▸ Document text

● ● ● ● ● ● ●

How to detokenize spacy text without doc context?

I have a sequence to sequence model trained on tokens formed by spacy's tokenization. This is both encoder and decoder.
The output is a stream of tokens from a seq2seq model. I want to detokenize the text to form natural text.
Example:
Input to Seq2Seq: Some text
Output from Seq2Seq: This does n't work .
Is there any API in spacy to reverse tokenization done by rules in its tokenizer?
Internally spaCy keeps track of a boolean array to tell whether the tokens have trailing whitespace. You need this array to put the string back together. If you're using a seq2seq model, you could predict the spaces separately.
James Bradbury (author of TorchText) was complaining to me about exactly this. He's right that I didn't think about seq2seq models when I designed the tokenization system in spaCy. He developed revtok to solve his problem.
Basically what revtok does (if I understand correctly) is pack two extra bits onto the lexeme IDs: whether the lexeme has an affinity for a preceding space, and whether it has an affinity for a following space. Spaces are inserted between tokens whose lexemes both have space affinity.
Here's the code to find these bits for a spaCy Doc:
def has_pre_space(token):
if token.i == 0:
return False
if token.nbor(-1).whitespace_:
return True
else:
return False
def has_space(token):
return token.whitespace_
The trick is that you drop a space when either the current lexeme says "no trailing space" or the next lexeme says "no leading space". This means you can decide which of those two lexemes to "blame" for the lack of the space, using frequency statistics.
James's point is that this strategy adds very little entropy to the word prediction decision. Alternate schemes will expand the lexicon with entries like hello. or "Hello. His approach does neither, because you can code the string hello. as either (hello, 1, 0), (., 1, 1) or as (hello, 1, 0), (., 0, 1). This choice is easy: we should definitely "blame" the period for the lack of the space.
TL;DR
I've written a code that attempts to do it, the snippet is below.

● ● ● ● ● ● ●

▸ Given information

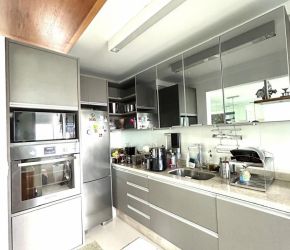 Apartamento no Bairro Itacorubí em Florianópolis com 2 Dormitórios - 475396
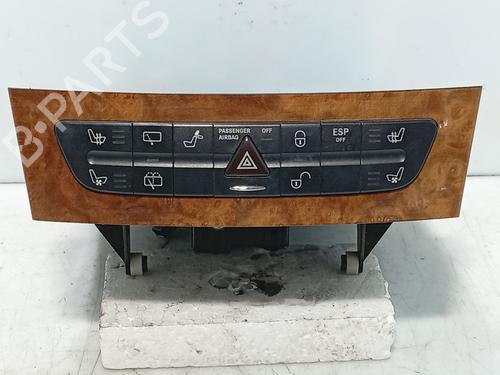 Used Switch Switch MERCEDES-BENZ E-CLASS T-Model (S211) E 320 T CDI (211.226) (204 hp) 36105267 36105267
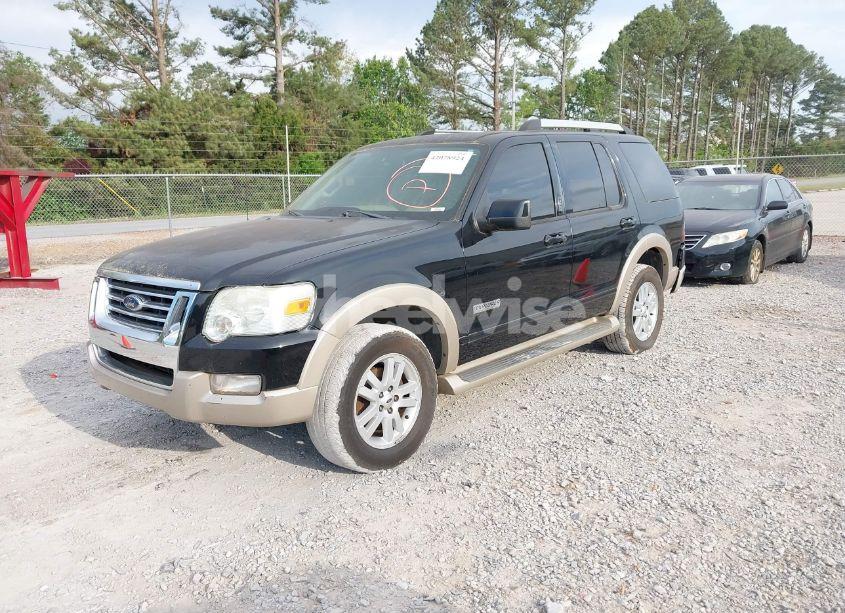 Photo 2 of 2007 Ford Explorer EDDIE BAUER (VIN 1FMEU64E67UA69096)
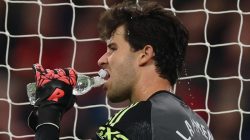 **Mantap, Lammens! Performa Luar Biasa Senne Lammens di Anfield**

● ● ● ● ● ● ●

▸ Required action 1
In the spaCy detokenization thread, rewrite the paragraph beginning "Basically what revtok does" as a short bulleted list, keeping its main facts.
▸ Required action 2
Answer these from the spaCy detokenization thread, one line each:
(a) What output from the seq2seq model is given in the example?
(b) What does spaCy keep track of internally to tell whether tokens have trailing whitespace?
(c) Who developed revtok?
▸ Required action 3
Continue the spaCy detokenization thread after its last sentence.
The material plays no part in any of this.

▸ Exercise response 1
- revtok adds two extra bits to each lexeme ID (as the writer understands it).
- One bit records whether the lexeme has an affinity for a preceding space.
- The other records whether it has an affinity for a following space.
- A space is inserted between two tokens only when both of their lexemes have space affinity.

▸ Exercise response 2
(a) This does n't work .
(b) A boolean array.
(c) James Bradbury, the author of TorchText.

▸ Exercise response 3
Another approach, with a computational complexity of O(n^2) * would be to use a function I just wrote.
The main thought was "What spaCy splits, shall be rejoined once more!"
Code:
#!/usr/bin/env python
import spacy
import string
class detokenizer:
""" This class is an attempt to detokenize spaCy tokenized sentence """
def __init__(self, model="en_core_web_sm"):
self.nlp = spacy.load(model)
def __call__(self, tokens : list):
""" Call this method to get list of detokenized words """
while self._connect_next_token_pair(tokens):
pass
return tokens
def get_sentence(self, tokens : list) -> str:
""" call this method to get detokenized sentence """
return " ".join(self(tokens))
def _connect_next_token_pair(self, tokens : list):
i = self._find_first_pair(tokens)
if i == -1:
return False
tokens[i] = tokens[i] + tokens[i+1]
tokens.pop(i+1)
return True
def _find_first_pair(self,tokens):
if len(tokens) <= 1:
return -1
for i in range(len(tokens)-1):
if self._would_spaCy_join(tokens,i):
return i
return -1
def _would_spaCy_join(self, tokens, index):
"""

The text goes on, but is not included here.